A recent Washington Post editorial concluded that,  “Instead of dealing with issues, the candidates and their surrogates have been mired in arguments that are extraneous, disreputable or both.”

True, but the editorial said nothing about who’s to blame. The media need to ask themselves about the blame. The media need to take a closer look at the process, get under the hood, as Ross Perot used to say, and do some serious self-analysis. Among the problems they will find is that the media industrial complex of newspapers, networks, cable clowns and anonymous Internet blatherers have become complicit in the gradual, but persistent destruction of our political process. They will find that good people don’t run for public office anymore because they won’t put themselves and their families through the media gauntlet. They will find that good people don’t elect good people to office because they are not well informed and are misled about the qualifications, character and capabilities of the candidates from whom they must choose. The media need to grasp the implications of a presidential spokesman who believes an interview with Entertainment Tonight has as much relevance as a press conference. Then they should ask themselves just what kind of dividend the freedom of the press is paying to the public these days.

The country needs its media back if our political process is to do its job. That means going back to get to the future.
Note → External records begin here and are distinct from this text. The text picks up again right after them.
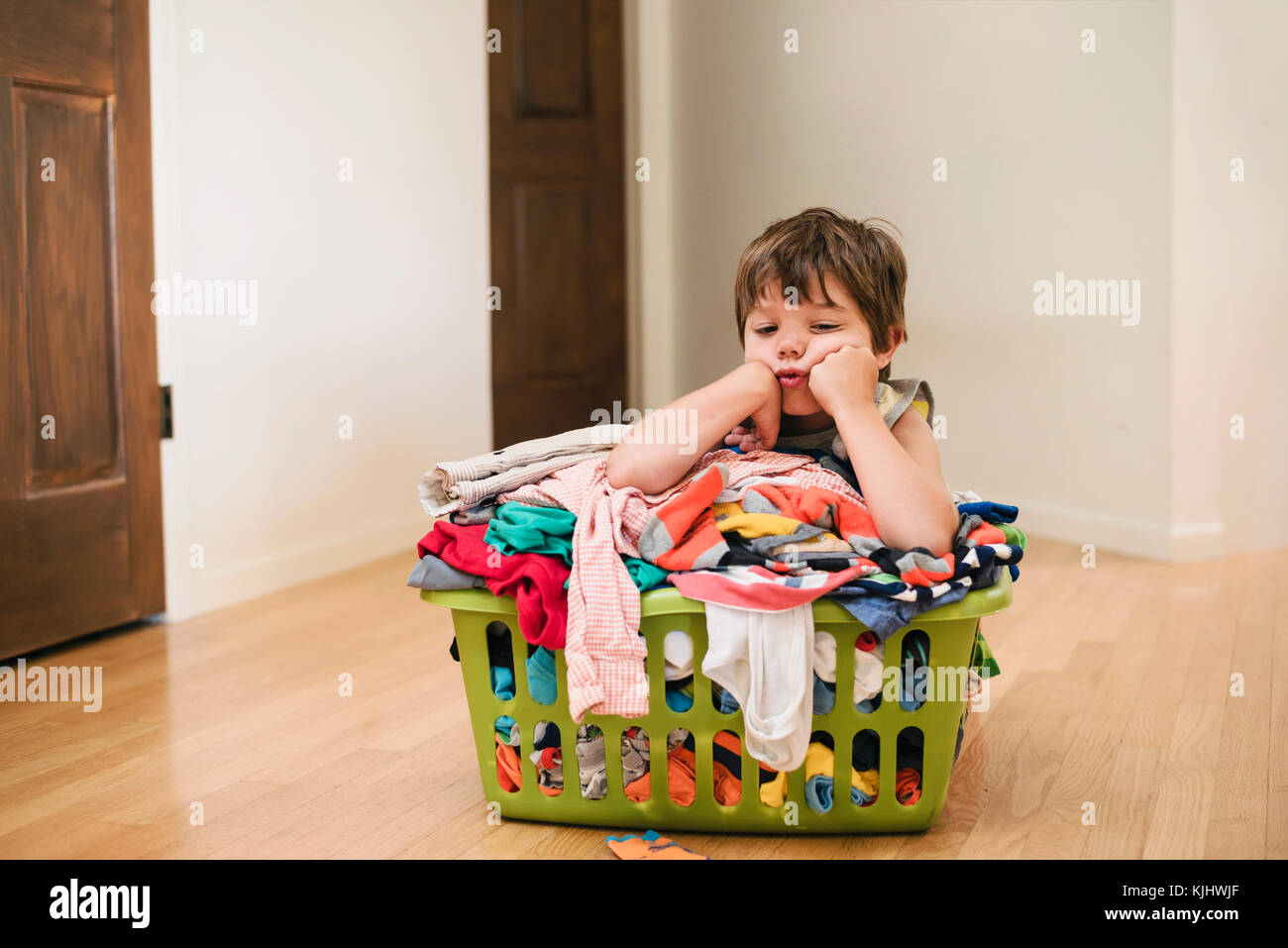 Stanco ragazzo seduto sul pavimento appoggiandosi a un servizio lavanderia basked riempito con vestiti Foto Stock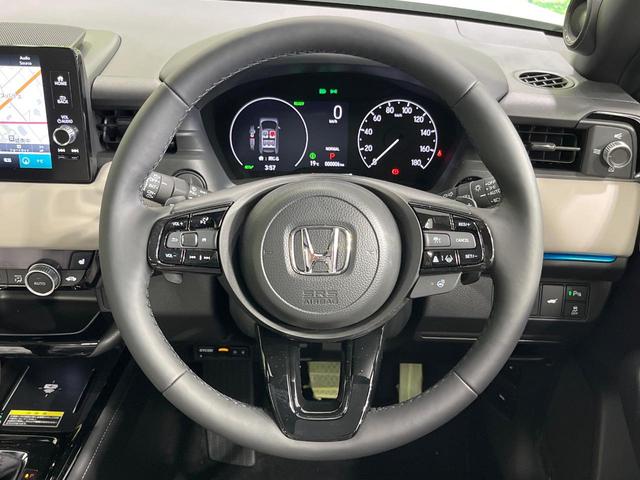 ヴェゼル ｅ：ＨＥＶ　Ｚ・ＰＬａＹパッケージ　登録済未使用車　パノラマルーフ　純正９型ＤＡ　全周囲カメラ　ホンダセンシング　ＥＴＣ２．０　合皮コンビシート　シートヒーター　レーダークルーズ　電動リアゲート　純正１８インチアルミ　デュアルエアコン（11枚目）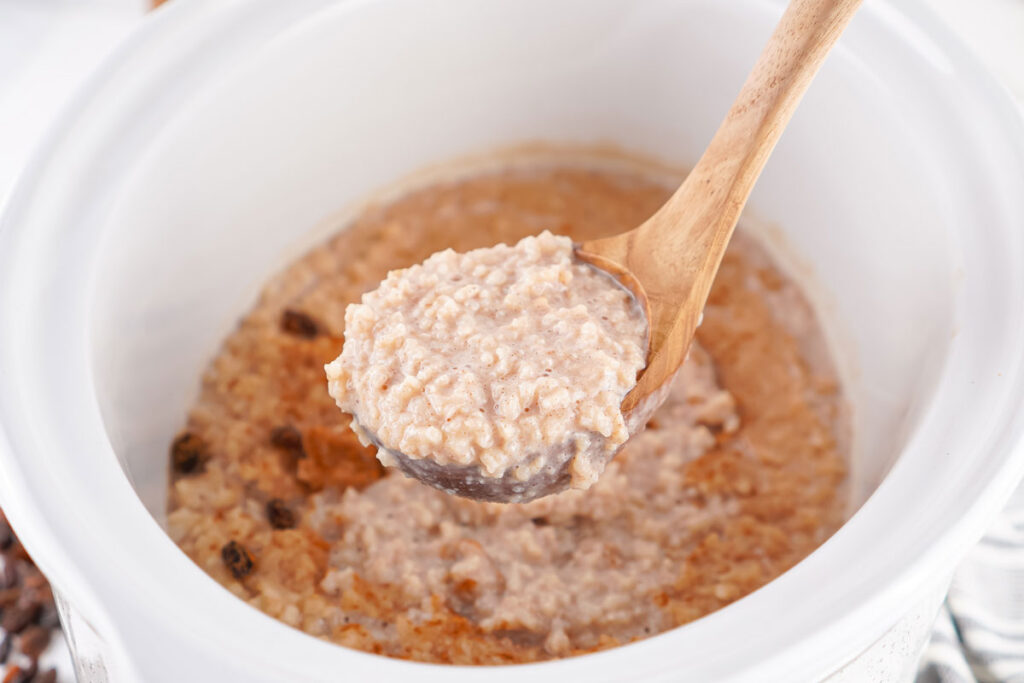 scooping slow cooker rice pudding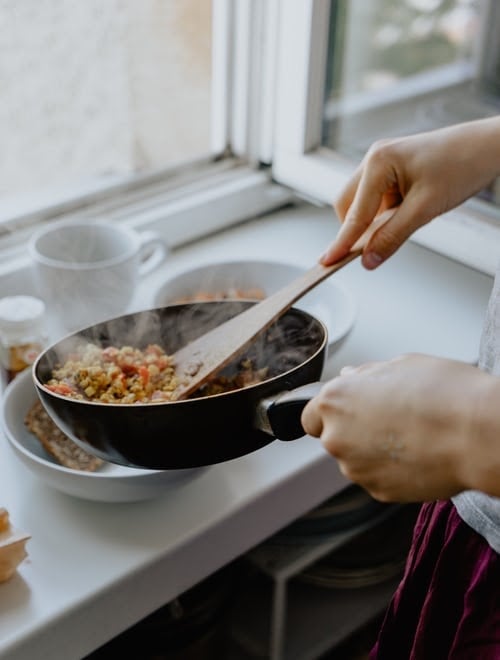 Fair skinned hands placing vegetables in a white bowl from a black pan with a wooden spatula, showing a plant-based diet on the white table | Luxury Homes by Brittany Corporation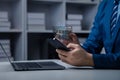 Businessman is holding smartphone with hologram, manipulating smartphone control. Royalty Free Stock Photo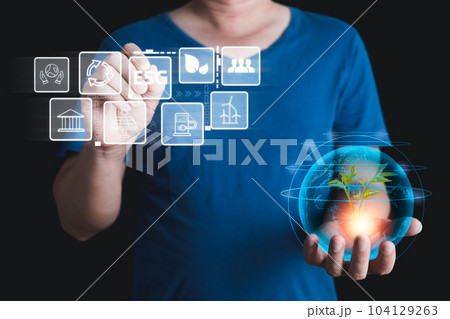 hand touch hologram to save energy,and reduce global warming,climate change,ecology friendly investment,ESG environment social governance,Green Business Innovation and Sustainable Development concept. 104129263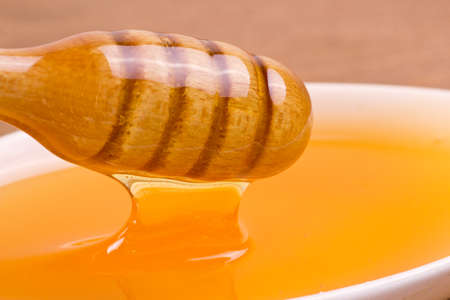 Honey and honey drizzlerの写真素材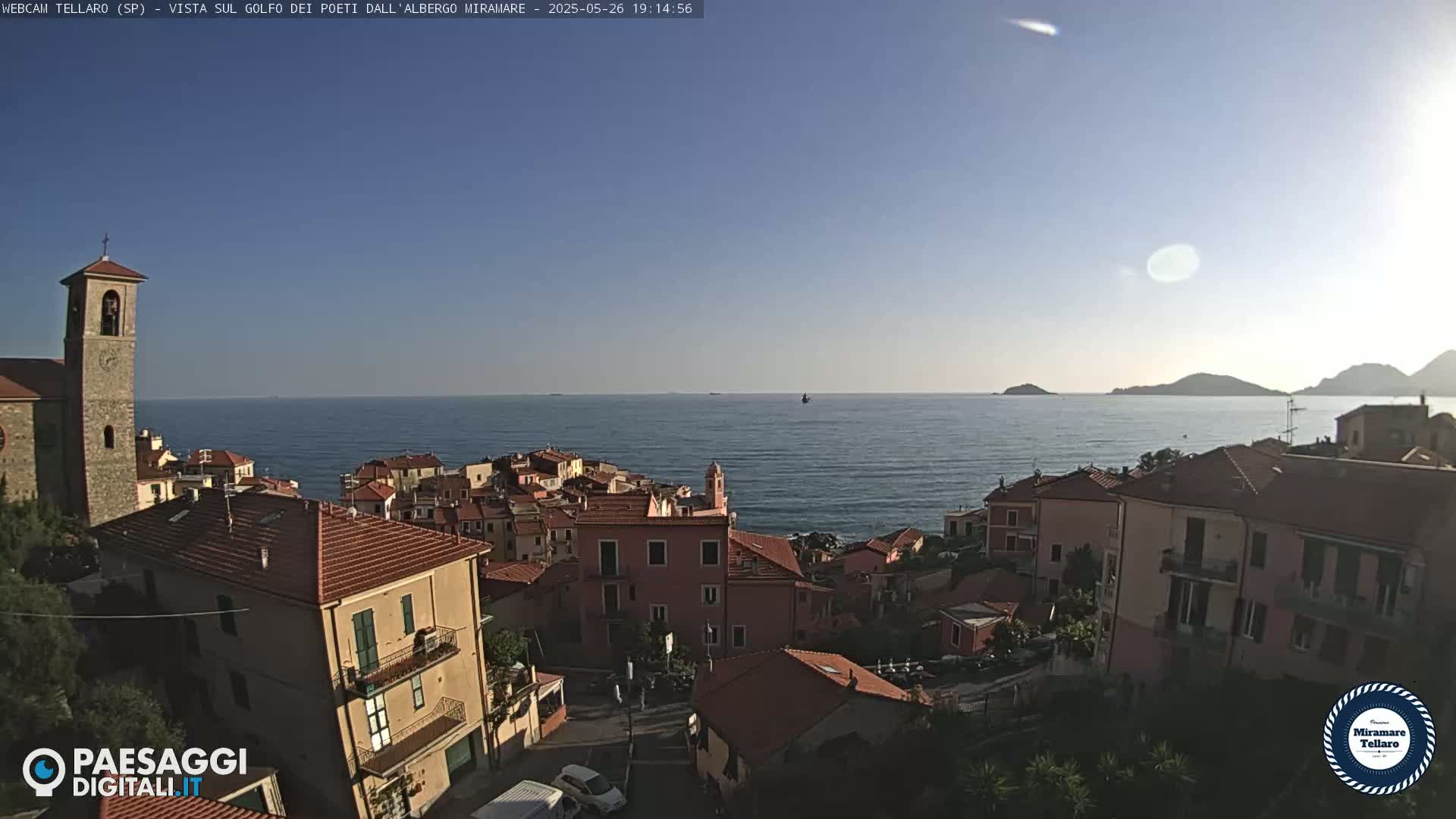A coastal town with red-tiled roofs and a church steeple overlooks a calm sea under a clear, sunny sky.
Roll Call reporter David Drucker, very simply but profoundly, told Howard Kurtz when he was asked how the media can make the news of the national conventions more interesting “ it isn’t our  job to make it the news interesting, it’s our job to just report it.

Can we have an amen?

Editor’s Note: Mike Johnson is a former journalist, who worked on the Ford White House staff and served as press secretary and chief of staff to House Republican Leader Bob Michel, prior to entering the private sector. He is co-author of a book, Surviving Congress, a guide for congressional staff. He is currently a principal with the OB-C Group.